- [TO DO]
**1)** For each statement (a), (b), and (c), say yes or no on whether it agrees with the article below on the Life At Ten hearing. Support each answer with the deciding words from the article, quoted word for word.
(a) Velazquez gave his testimony in person at the hearing.
(b) In the Breeders' Cup Ladies' Classic, the top four finishers are tested after the race automatically.
(c) Veitch has been chief steward since July 2005.
**2)** Answer these questions from the article below on the Life At Ten hearing:
(a) How many vets were assigned to the Breeders' Cup?
(b) Who represents Veitch before the hearing officer?
(c) On what day and date is Scollay scheduled to testify?
**3)** Reproduce the part of the article below on the Life At Ten hearing that runs between "Veitch, Becraft, and" and "taking it over.", inclusive.

- [SELECTED EXCERPT]
Earlier, Becraft and Leigh testified about the procedures undertaken by stewards before, during, and after a race and both agreed that it would have been unusual for them to contact the state vet about a horse behaving like Life At Ten—who showed no outward signs of being in distress or lame—simply based on comments made by Velazquez on television. They said the responsibility rested with the 11 vets assigned to the Breeders’ Cup.
In addition to the allegation that Veitch did not live up to his responsibilities by not contacting the veterinarian concerning the comments made by Velazquez on television, the steward is also facing charges that he was negligent by not ordering Life At Ten to go to a barn for post-race drug testing and that he did not initiated an investigation into the Life At Ten matter in the days following the race.
Veitch, Becraft, and Leigh all agreed that their standard procedures in the case where a horse might be in distress following a race—a possibility considering the way that Life At Ten ran—they do not order post-race drug tests and believe it is better for the horse to return to its own barn where it can be inspected by a veterinarian. For races such as the Breeders’ Cup Ladies’ Classic, the top four finishers are automatically subjected to post-race testing and stewards have discretion to order testing of any other horses in the race.
Becraft and Leigh both said that the stewards had begun their investigation into the Life At Ten matter until they were told to halt the work because the KHRC was taking it over.
During the June 28 hearing, Velazquez testified via telephone from New York, saying he did not contact the track vet to have Life At Ten inspected because other than not warming up normally, she appeared to be fine. As the horses prepared to break from the gate, Velazquez said he expected Life At Ten to run to the best of her ability.
Veitch also said he was not aware that jockeys would be interviewed by ESPN analysts during the post parade prior to the Ladies’ Classic or other Cup races because neither he nor the other stewards were involved in the pre-production meetings held between representatives of the KHRC and of the television network to discuss logistics involved with the broadcast of the two days of races. Veitch, and the other the stewards confirmed earlier, that they could not recall a pre-production meeting for an upcoming major televised race in which the stewards were not involved. Veitch said he would not have approved the pre-race jockey interviews during the post parade.
In telephone testimony, Zimmerman recounted her actions in contacting the stewards, noting that she assumed they would in turn contact the veterinarians to have Life At Ten looked at prior to the race. Zimmerman also said she was involved in a conversation later with Dr. Mary Scollay in which the equine medical director for the commission said she thought Life At Ten had a behavorial problem rather than a physical problem and that she would not have scratched the horse. Scollay is scheduled to testify when the hearing continues Wednesday, June 29.
In his opening argument, Chapman Hopkins, who along with Luke Morgan are representing the commission as outside legal counsel, said the evidence that would be presented would show that Veitch “chose to be a spectator rather than to fulfill his responsibilities.”
Tom Miller, representing Veitch before hearing officer Robert Layton, said his client is a scapegoat in the Life At Ten matter since no charges were brought against either of the other two stewards. He also said that the regulations are vague as to exactly what stewards are to do in situations such as the Ladies’ Classic.
“We do not believe Mr. Veitch should be here today... It is unprecedented,” Miller said.
Veitch, a Hall of Fame Thoroughbred trainer who has been chief steward since July 2005, is expected to resume his testimony June 29. Upon completion of the hearing, Layton will file a report, with recommendations, to the commission. The commission can accept all or part of Layton’s recommendations or reject all of it.

- [DATA EXCERPTS]

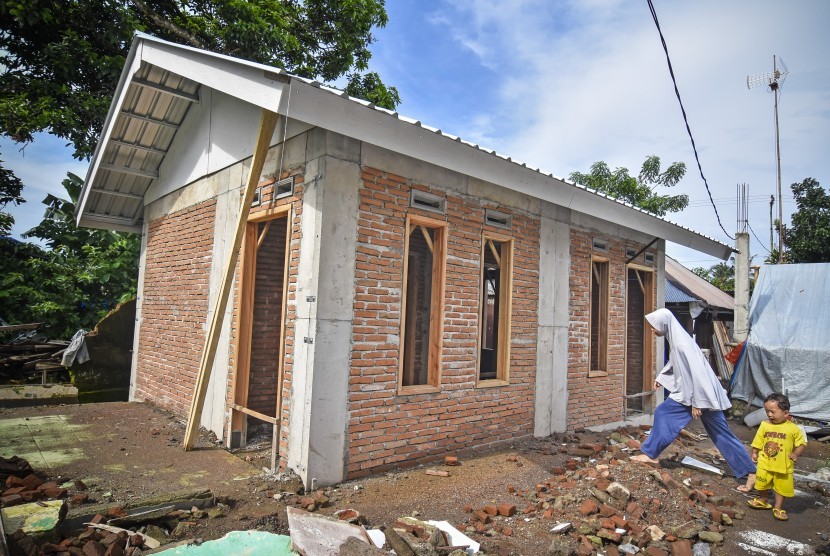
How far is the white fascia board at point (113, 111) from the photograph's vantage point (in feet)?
20.4

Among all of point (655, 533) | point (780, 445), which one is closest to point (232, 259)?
point (655, 533)

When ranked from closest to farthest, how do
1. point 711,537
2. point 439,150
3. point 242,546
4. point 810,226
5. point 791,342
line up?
1. point 242,546
2. point 711,537
3. point 439,150
4. point 791,342
5. point 810,226

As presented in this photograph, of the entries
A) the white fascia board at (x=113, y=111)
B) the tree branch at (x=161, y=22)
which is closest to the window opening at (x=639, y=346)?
the white fascia board at (x=113, y=111)

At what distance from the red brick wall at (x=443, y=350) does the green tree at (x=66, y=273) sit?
9.95 m

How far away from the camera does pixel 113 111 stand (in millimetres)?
6934

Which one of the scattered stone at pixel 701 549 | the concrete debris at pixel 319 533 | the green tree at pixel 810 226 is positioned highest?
the green tree at pixel 810 226

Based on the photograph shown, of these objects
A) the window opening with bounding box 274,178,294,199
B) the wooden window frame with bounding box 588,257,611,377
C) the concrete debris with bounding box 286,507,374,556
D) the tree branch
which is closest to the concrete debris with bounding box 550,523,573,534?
the concrete debris with bounding box 286,507,374,556

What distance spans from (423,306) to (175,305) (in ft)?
14.1

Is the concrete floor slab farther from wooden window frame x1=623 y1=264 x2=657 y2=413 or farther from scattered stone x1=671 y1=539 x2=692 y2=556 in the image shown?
wooden window frame x1=623 y1=264 x2=657 y2=413

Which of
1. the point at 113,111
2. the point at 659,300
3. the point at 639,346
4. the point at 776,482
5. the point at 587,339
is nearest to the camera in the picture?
the point at 776,482

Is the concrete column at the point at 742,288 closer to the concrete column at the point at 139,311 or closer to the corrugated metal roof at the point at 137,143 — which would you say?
the corrugated metal roof at the point at 137,143

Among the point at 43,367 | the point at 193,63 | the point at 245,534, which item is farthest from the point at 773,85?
the point at 43,367

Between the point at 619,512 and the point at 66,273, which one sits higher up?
the point at 66,273

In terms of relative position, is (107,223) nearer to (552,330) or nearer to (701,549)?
(552,330)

- [RESPONSES BY ITEM NUMBER]
**1)**
(a) No: "Velazquez testified via telephone from New York"
(b) Yes: "the top four finishers are automatically subjected to post-race testing"
(c) Yes: "has been chief steward since July 2005"

**2)**
(a) 11
(b) Tom Miller
(c) Wednesday, June 29

**3)**
Veitch, Becraft, and Leigh all agreed that their standard procedures in the case where a horse might be in distress following a race—a possibility considering the way that Life At Ten ran—they do not order post-race drug tests and believe it is better for the horse to return to its own barn where it can be inspected by a veterinarian. For races such as the Breeders’ Cup Ladies’ Classic, the top four finishers are automatically subjected to post-race testing and stewards have discretion to order testing of any other horses in the race.
Becraft and Leigh both said that the stewards had begun their investigation into the Life At Ten matter until they were told to halt the work because the KHRC was taking it over.